Google's PageRank is becoming increasingly important for electronic journals, so it's important to help Google group together all the links to your content. The method supported by Google for grouping URL's is the rel="canonical" meta tag. By putting a DOI based link into this tag on the article web pages, publishers can ensure that the electronic article will be ranked optimally in Google and Google Scholar.

An increasingly popular alternative to publish-before-print is print-oblivious article numbering. Publishers following this practice do not assign issue numbers or page numbers, and instead assign article numbers when the version-of-record is first produced. Downstream bibliographic systems have not universally adjusted to this new practice; best paractices for article numbers are described in an NFAIS Report on Publishing Journal Articles (pdf 221KB).

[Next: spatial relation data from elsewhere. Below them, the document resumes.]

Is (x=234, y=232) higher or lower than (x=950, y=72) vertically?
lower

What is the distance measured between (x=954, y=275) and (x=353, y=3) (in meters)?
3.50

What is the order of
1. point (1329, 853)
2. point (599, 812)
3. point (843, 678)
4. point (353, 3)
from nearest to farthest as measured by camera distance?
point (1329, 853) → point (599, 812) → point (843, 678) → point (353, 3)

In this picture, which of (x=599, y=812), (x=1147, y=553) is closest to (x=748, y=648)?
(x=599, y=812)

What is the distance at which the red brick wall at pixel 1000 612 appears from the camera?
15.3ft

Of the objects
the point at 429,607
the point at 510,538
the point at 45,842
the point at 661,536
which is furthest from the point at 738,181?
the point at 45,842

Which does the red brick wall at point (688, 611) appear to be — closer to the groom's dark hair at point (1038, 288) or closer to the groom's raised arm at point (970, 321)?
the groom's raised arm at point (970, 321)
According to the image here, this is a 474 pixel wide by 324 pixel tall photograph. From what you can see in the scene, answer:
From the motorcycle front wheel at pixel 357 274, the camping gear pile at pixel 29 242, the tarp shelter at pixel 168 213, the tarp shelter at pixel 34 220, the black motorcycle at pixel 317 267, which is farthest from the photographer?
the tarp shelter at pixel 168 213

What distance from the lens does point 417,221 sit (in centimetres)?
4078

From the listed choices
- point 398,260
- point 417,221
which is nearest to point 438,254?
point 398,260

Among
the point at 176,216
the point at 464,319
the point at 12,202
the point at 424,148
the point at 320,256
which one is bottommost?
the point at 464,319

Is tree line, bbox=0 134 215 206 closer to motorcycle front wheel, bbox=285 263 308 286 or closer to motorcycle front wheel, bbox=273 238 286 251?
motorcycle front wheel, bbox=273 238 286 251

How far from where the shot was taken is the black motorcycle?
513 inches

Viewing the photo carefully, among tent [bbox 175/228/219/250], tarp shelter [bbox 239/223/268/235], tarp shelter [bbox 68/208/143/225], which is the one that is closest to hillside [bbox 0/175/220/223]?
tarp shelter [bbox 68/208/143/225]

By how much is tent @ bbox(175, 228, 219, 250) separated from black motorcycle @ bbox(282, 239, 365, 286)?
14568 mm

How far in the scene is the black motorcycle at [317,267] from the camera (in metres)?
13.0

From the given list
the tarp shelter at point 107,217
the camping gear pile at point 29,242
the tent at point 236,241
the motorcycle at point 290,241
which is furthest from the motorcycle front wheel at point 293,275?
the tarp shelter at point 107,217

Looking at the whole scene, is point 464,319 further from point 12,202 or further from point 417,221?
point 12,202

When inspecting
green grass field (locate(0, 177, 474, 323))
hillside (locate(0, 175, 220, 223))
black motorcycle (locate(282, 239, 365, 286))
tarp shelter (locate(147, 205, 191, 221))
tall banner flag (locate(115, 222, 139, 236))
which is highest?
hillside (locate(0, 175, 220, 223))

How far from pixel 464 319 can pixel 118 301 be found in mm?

In summary, the flow of publish-before-print articles to end users can be facilitated by proper use of DOIs and Crossref.
  1. Prompt, accurate and complete metadata deposit at the initial online publication event and subsequent pagination is essential.
  2. DOI's should be constructed with the expectation that they will get transcribed by humans.
  3. Citation checking and correction should be built into the article copyediting and production process.
  4. Use of DOI in rel="canonical" metatags will help in search engine rankings.